A encruzilhada de 2025: avanços tímidos e velhas urgências
O cenário atual não é de colapso, mas tampouco é de estabilidade. A economia brasileira apresenta crescimento modesto, com o PIB projetado em torno de 2%, segundo organismos internacionais. A inflação segue acima da meta, impulsionada por fatores externos e internos, enquanto os juros altos impactam o consumo e travam investimentos. A taxa básica está em 15%, um patamar que não se via há quase vinte anos.
Mais preocupante que os números é o sentimento de estagnação institucional. O Brasil caiu para a 107ª posição no Índice de Percepção da Corrupção da Transparência Internacional, evidência de que os mecanismos de controle ainda não foram capazes de consolidar uma cultura pública pautada pela ética e pela eficiência. A prisão recente de figuras históricas da política nacional, como o ex-presidente Fernando Collor, não foi suficiente para restaurar a confiança da população nas instituições.
A desigualdade social permanece como um dos grandes entraves ao progresso. Mesmo com avanços em programas de transferência de renda, a concentração de riqueza, a precariedade nos serviços básicos e a dificuldade de acesso à educação de qualidade mantêm milhões de brasileiros à margem de oportunidades reais de mobilidade social.
Tecnologia, inovação e os caminhos possíveis
Se há uma luz no horizonte, ela vem da inovação. O Brasil desponta como um polo importante em setores estratégicos como energia renovável, agronegócio sustentável e tecnologia da informação. Startups e centros de pesquisa ganham fôlego com apoio de iniciativas privadas e, pontualmente, de políticas públicas que incentivam desenvolvimento e internacionalização.
A digitalização de serviços públicos também evoluiu — impulsionada durante a pandemia —, e hoje representa um dos poucos exemplos de eficiência estatal. Ainda assim, a burocracia, a insegurança jurídica e o custo Brasil seguem travando o pleno desenvolvimento. A infraestrutura física, por sua vez, continua defasada. Faltam investimentos estruturantes em transporte, saneamento e energia que acompanhem a pujança de setores mais modernos da economia.
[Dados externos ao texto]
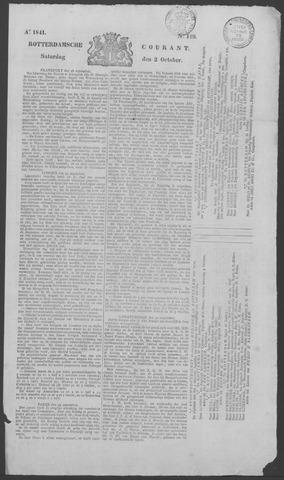Rotterdamse Courant 1841-10-02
O que ainda falta ser feito
A história mostra que não basta esperar que o tempo resolva. Reformas estruturais continuam empacadas — a tributária foi parcialmente aprovada, mas carece de regulamentação eficiente. A administrativa sequer avançou. O sistema político, ainda moldado por interesses de curto prazo, falha em construir uma visão de país que vá além do ciclo eleitoral.
É urgente investir em educação, inovação e sustentabilidade. Preparar novas gerações para os desafios do século XXI exige mais que recursos: exige prioridade. Conciliar crescimento econômico com proteção ambiental não pode mais ser tratado como antagonismo, mas como oportunidade. A Amazônia continua sendo um ativo estratégico negligenciado, explorado à margem da legalidade e da lógica sustentável.
O Brasil de 2025 é um país em disputa. Entre promessas e retrocessos, entre inércia e reinvenção, o que se impõe é a necessidade de amadurecimento institucional. Isso passa por reformas, por educação de base sólida, por estímulo à inovação e, acima de tudo, por uma cultura pública que valorize o coletivo, o diálogo e o compromisso de longo prazo.
Se o passado serviu de alerta, que o presente sirva de escolha. Não se trata apenas de resistir às crises, mas de aprender com elas para finalmente superá-las — de forma estrutural, justa e duradoura.